Term	Factor, ${x}_{i}$	Standard uncertainty, ${\rm{u}}\left({x}_{i}\right)$		Probability distribution	Divisor, D	Sensitivity coefficient, ${C}_{i}$	Type
$u\left({\rm{\Delta }}\lambda \right)$	Wavelength stability	50	Ppb	Rectangular	$\sqrt{3}$	1	B
$u\left({\rm{\Delta }}L\right)$	Sensor resolution	1	Pm	Rectangular	$\sqrt{3}$	$\tfrac{1}{{\rm{\Delta }}L}$	B
	Sensor repeatability Working distance: 200 mm	8.3	Nm	Rectangular	$\sqrt{3}$	$\tfrac{1}{{\rm{\Delta }}L}$	B
	Signal stability $(2\sigma )$ Working distance: 200 mm	2.7	Nm	Gaussian	$2$	$\tfrac{1}{{\rm{\Delta }}L}$	B
$u\left(L\right)$	Length uncertainty	0.005	Mm	Rectangular	$\sqrt{3}$	$\tfrac{1}{L}$	B
$u\left({\rm{\Delta }}T\right)$	Temperature uncertainty	0.01	K	Rectangular	$\sqrt{3}$	$\tfrac{1}{{\rm{\Delta }}T}$	B

${\rm{\Delta }}T:$ Temperature change in °C

${\rm{\Delta }}L:$ Measured displacement in nm

${x}_{i}:$ Factor (Input value)

$u\left({x}_{i}\right):$ Standard uncertainty

${u}_{c}\left({x}_{i}\right):$ Combined standard uncertainty

The RMS deviation of fitting residual ($u\left({\rm{\Delta }}L\right)=57\,{\rm{nm}}$) is added to the combined measurement uncertainty of the CTE [28]. In addition, the expanded measurement uncertainty ${U}_{95 \% }$ for a level of confidence of approximately 95% is obtained by multiplying the combined standard uncertainty ${u}_{c}\left(\alpha \right)$ by a coverage factor ${k}_{95 \% }=2.$ Therefore, the CTE measured using the BDMI and using the LIX-2 system are $\left(1.213\pm 0.063\right)\times {10}^{-6}$/K and $\left(1.294\pm 0.040\right)\times {10}^{-6}$/K at room temperature, respectively.

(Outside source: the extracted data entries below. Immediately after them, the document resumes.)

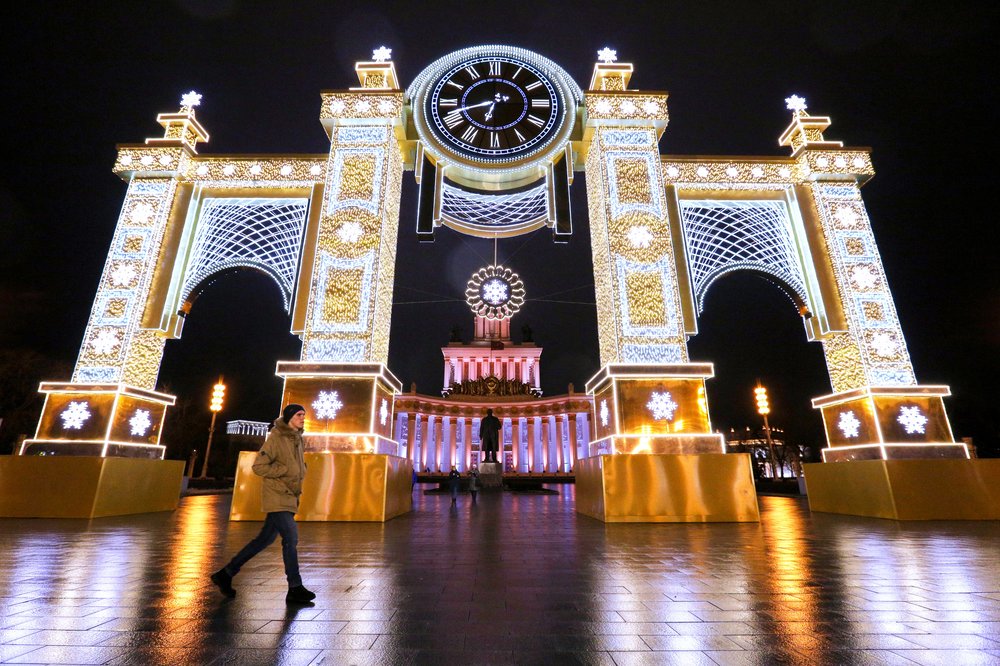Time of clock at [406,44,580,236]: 6:41
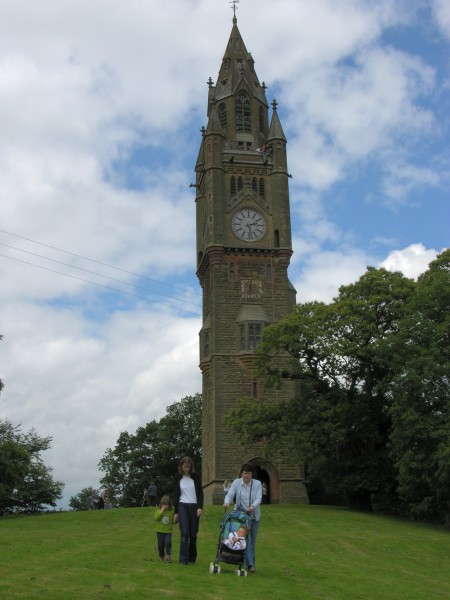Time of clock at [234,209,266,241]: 2:27
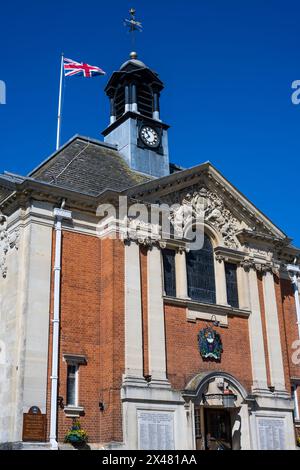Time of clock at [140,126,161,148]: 10:37
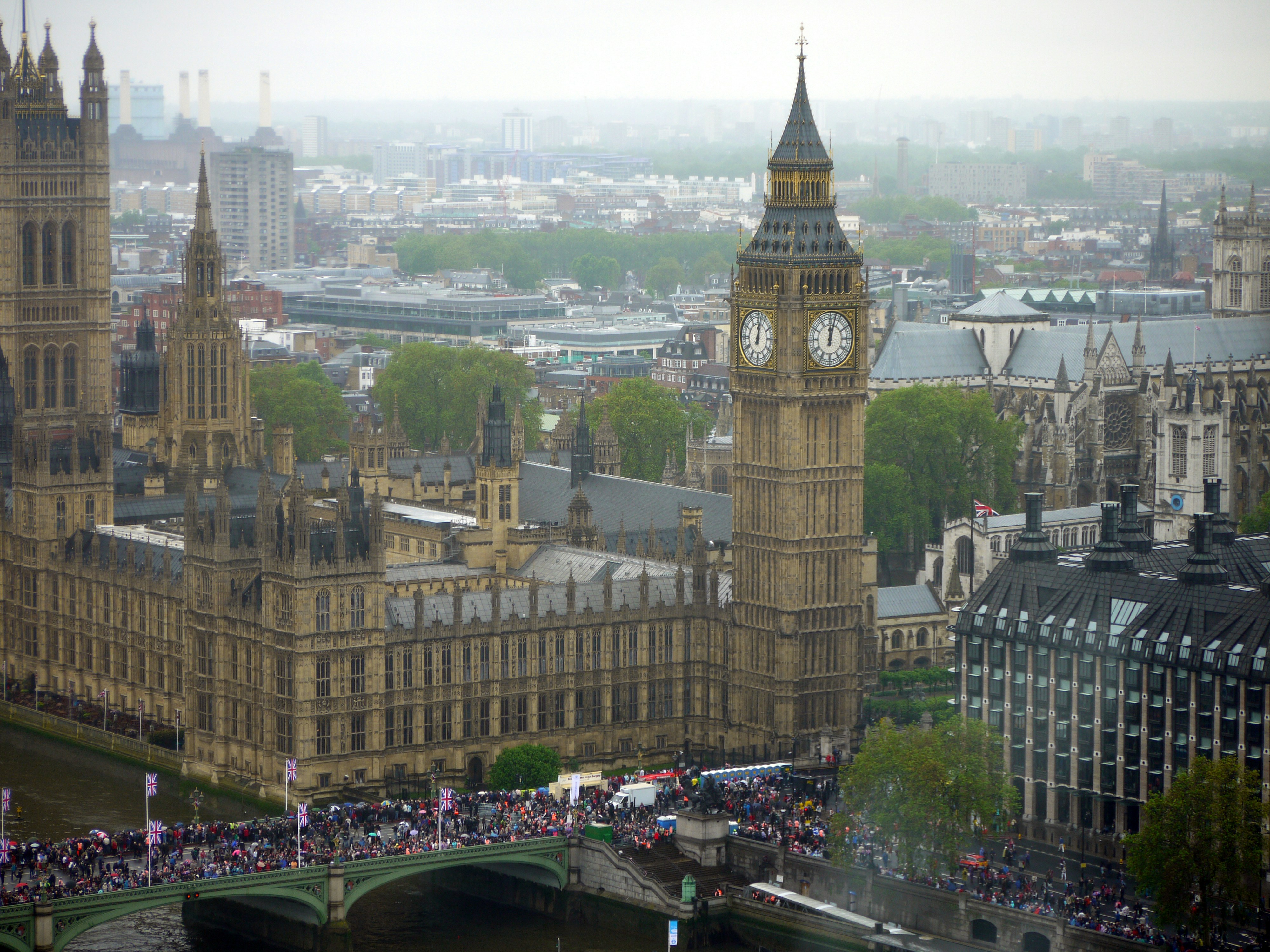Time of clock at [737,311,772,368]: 12:02
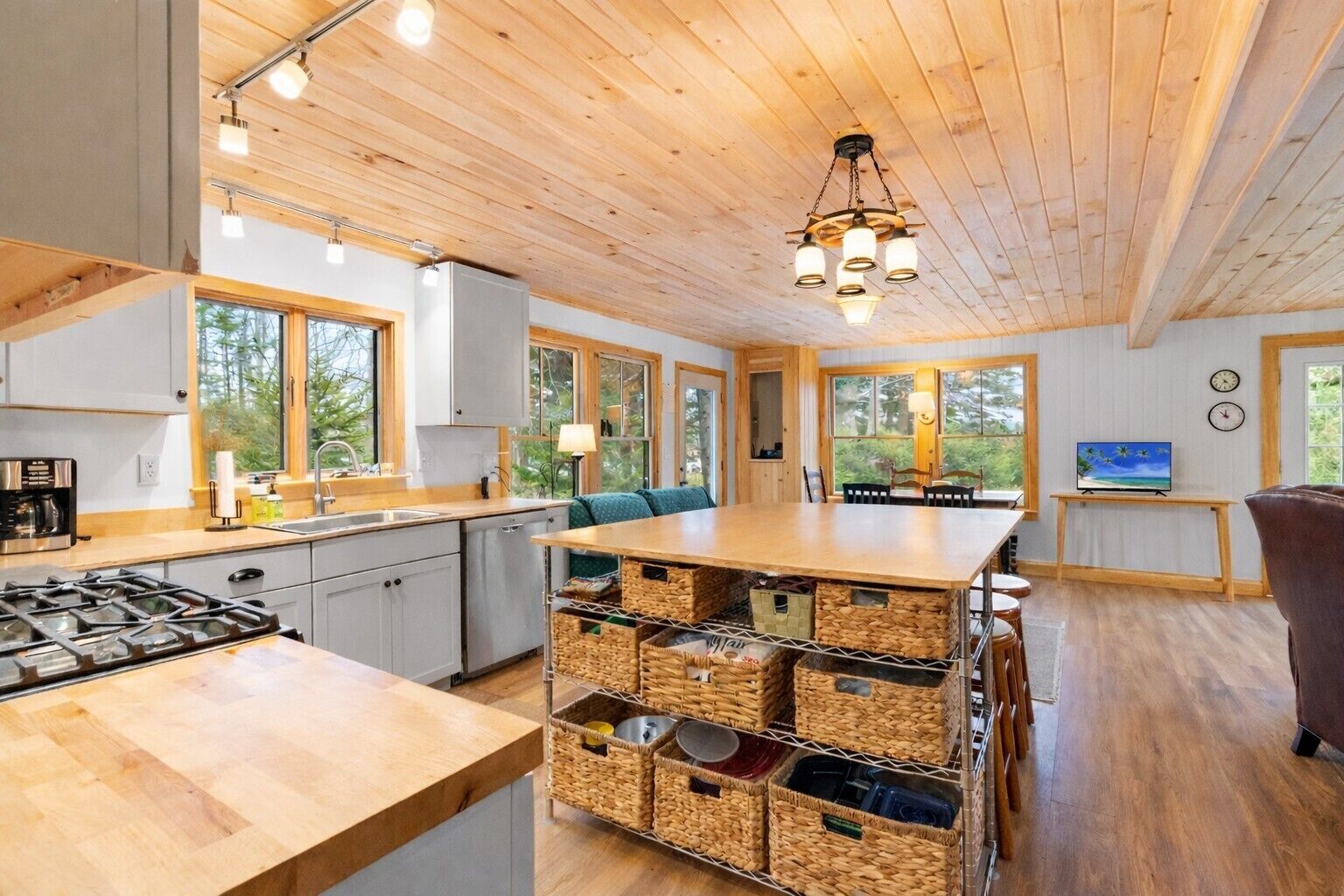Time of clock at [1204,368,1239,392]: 4:35
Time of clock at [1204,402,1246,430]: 11:52
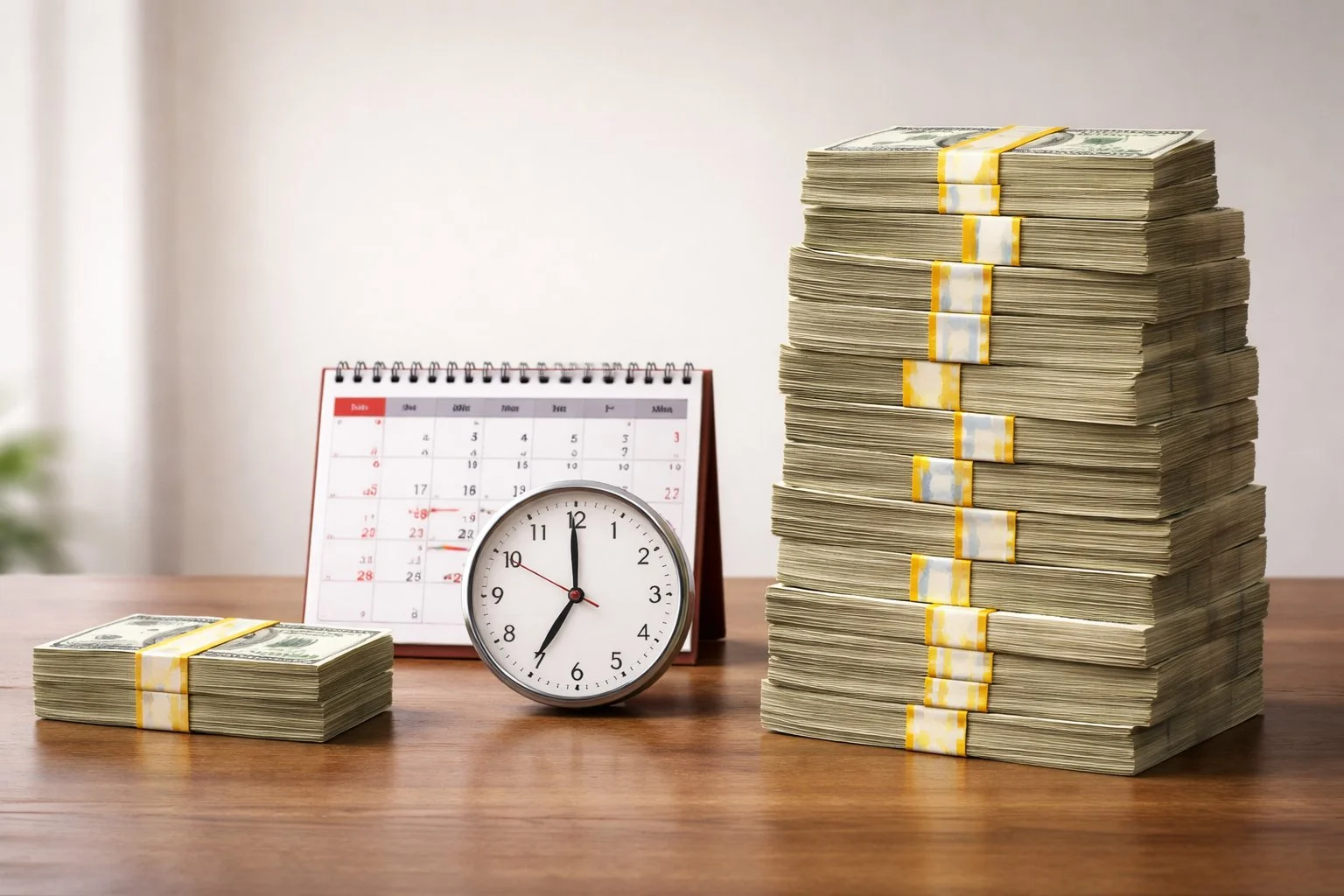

The errors indicated the measurement uncertainties of the BDMI (for $\lambda =1530\,{\rm{nm}},$ ${\rm{\Delta }}T=5\,^\circ {\rm{C}}$ and $L=199.950\,{\rm{mm}}$) and the LIX-2 (for ${\rm{\Delta }}T=5\,^\circ {\rm{C}}$ and $L=14.191\,{\rm{mm}}$). The CTE of the fitting value of the BDMI measurement agreed with that of the material sample measured within $1.0\times {10}^{-7}$/K. The slight difference in CTE was caused by CTE inhomogeneity (Specimen size dependence), the uncertainty of each measurement system, the residual error of the sensing module compensation, and the data fitting process.